Desperate Mother to her daughter

image“The quality of the question drives the quality of the answer.”

George Schofield

image“Remember, George, I am your personal physician and not the Health Police.”

My doctor, John Collins

image“When I see that canvas hanging on the wall covered in yellow paint with no other distinguishing features, I keep waiting for the artist to come back and finish it. What am I missing?”

Exasperated museumgoer

What are the words you use regularly whose meaning and usage are now much larger and more diversified than in the past?

FOCUS ON LEARNING, NOT JUST ACQUIRING A LIST OF THINGS YOU HAVE MEMORIZED

I’m convinced that when it comes to learning, knowledge, and skills, many, if not the majority, of us go straight to memorization and repetition, passing the test or solving the problem, and moving on to the next item in our attention queue. Eventually we can even come to assume that our previous experiences and solutions will automatically apply to and resolve our current and upcoming situations.

Earlier in this book, I distinguished between knowledge and skills. In truth it takes both because having the skill without the knowledge means we can mechanically act but fail to grasp any of the strategic importance or implications of what we are doing and why. Conversely, having the knowledge without the skill means we can understand but not act effectively in our own or others’ best interest.

Memorization and repetition as skills are very important and valid. As a primary method they work in an environment where everything is stable and reasonably unmoving. And they don’t necessarily guarantee understanding.

Primary reliance on memorization and repetition will be at odds with the world many of us are entering or will face in the future when we are doing our planning for retirement and life. I am endeavoring here to point out that adaptability and life pioneering may not come with familiar tools and we will have to seek them out. See Chapter 2, “Today’s New 50-plus Lives,” and also Chapter 3, “A Tour of the New Normal.”
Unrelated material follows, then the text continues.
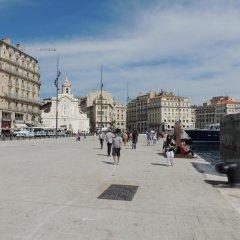Отель Escale Oceania Marseille Vieux Port парковка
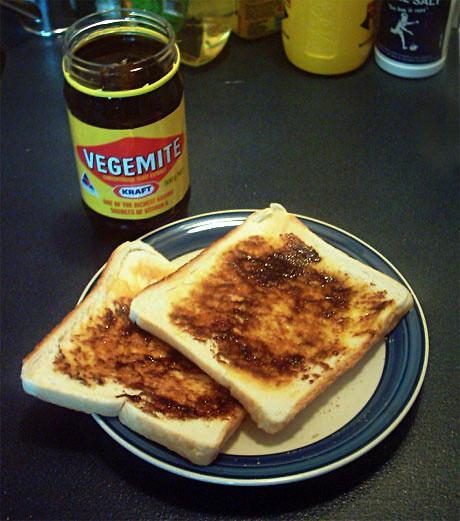 C:\Users\rwil313\Desktop\Vegemite and toast.jpg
The following are my recommendations for understanding and skills, but it is not meant to be all-inclusive or a complete checklist of everything you will need. Instead, I hope you will use it as a smart and strategic foundation upon which you can build all of the additional understanding and skills you will discover you need as you go along.

MY TOP 9 RECOMMENDATIONS FOR THE MOST IMPORTANT KNOWLEDGE AND SKILLS

KNOWLEDGE #1

All the types of content expertise required for you to be executive director of your After 50 life. We have discussed many of these throughout your life.

Skill Set: Everything it takes for full, active responsibility to plan, craft, adapt, and live your high-quality life After 50.

Phoebe, 62, had led a very successful life: bank VP, gourmet cook, grown kids, education, husband, and travel. When Bill announced he had found someone else and wanted a divorce, she was shocked. True, they hadn’t been getting along the way they used to, but for it to come to this now? “OK,” she eventually thought, “I’ve got to get my act together here and plan for myself.”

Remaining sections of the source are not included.